Unfortunately, also in terms of wages, the country scores poorly, with 43% of workers under the poverty levels defined by the World Bank ($1.78 per day). Despite this, the wages in the apparel sector are still higher than the country's minimum wage.
Lastly, regarding child labour, the minimum age for employees in Madagascar is now 15 years. Roughly 4.1% of workers in cotton plantations witnessed underage workers, while the statistic drops to 0.3% for workers in garment manufacturing and distribution (US International Trade Administration, 2020).

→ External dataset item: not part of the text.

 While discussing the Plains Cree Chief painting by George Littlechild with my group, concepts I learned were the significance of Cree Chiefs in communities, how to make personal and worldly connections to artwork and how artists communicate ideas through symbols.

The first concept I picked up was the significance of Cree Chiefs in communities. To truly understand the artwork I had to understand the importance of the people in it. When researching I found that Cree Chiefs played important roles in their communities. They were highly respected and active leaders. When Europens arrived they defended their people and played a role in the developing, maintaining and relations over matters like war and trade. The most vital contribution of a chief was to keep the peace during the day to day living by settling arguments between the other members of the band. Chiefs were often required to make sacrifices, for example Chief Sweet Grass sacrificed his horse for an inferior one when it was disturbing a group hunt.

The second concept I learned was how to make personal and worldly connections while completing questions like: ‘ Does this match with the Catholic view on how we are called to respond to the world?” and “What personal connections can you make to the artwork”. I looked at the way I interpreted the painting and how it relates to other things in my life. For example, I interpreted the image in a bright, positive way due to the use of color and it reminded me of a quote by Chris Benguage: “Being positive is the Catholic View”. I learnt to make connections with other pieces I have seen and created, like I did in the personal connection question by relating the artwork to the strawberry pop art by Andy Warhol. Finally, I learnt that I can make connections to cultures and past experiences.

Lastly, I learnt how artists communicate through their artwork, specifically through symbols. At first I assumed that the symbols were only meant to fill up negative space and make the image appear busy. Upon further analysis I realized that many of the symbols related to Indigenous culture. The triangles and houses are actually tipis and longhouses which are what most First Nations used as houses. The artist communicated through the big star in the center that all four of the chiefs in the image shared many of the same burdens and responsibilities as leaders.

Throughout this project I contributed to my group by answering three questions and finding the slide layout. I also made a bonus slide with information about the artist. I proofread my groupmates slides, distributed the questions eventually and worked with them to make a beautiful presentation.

The History of Madagascar's Textile Industry
For most of Madagascar's history, its inhabitants wore home-produced clothes. Fine silk and cotton garments were sold to the elité, who were at times referred to as 'gods'. Only in 1820 did the Merina elité start to adopt European clothes. In the same decade, domestic textile production was progressively undermined. This was due to several factors, including unremunerated forced labour for the state, which pushed plenty of women to abandon garment making and get into different fields.
Even though the country experienced an economic revival in the 1860s in terms of cotton production and traditional clothes manufacturing, the situation worsened again in 1875 due to an economic crisis (Campbell, 2018).
Luckily, however, the Madagascar textile industry eventually recovered, becoming one of the leading countries in Sub-Saharan Africa for apparel production. Although much still needs to be done to achieve true sustainability and ethical working conditions within this sector, the country seems to be on the right track to remain among the key players in the textile manufacturing business in Africa.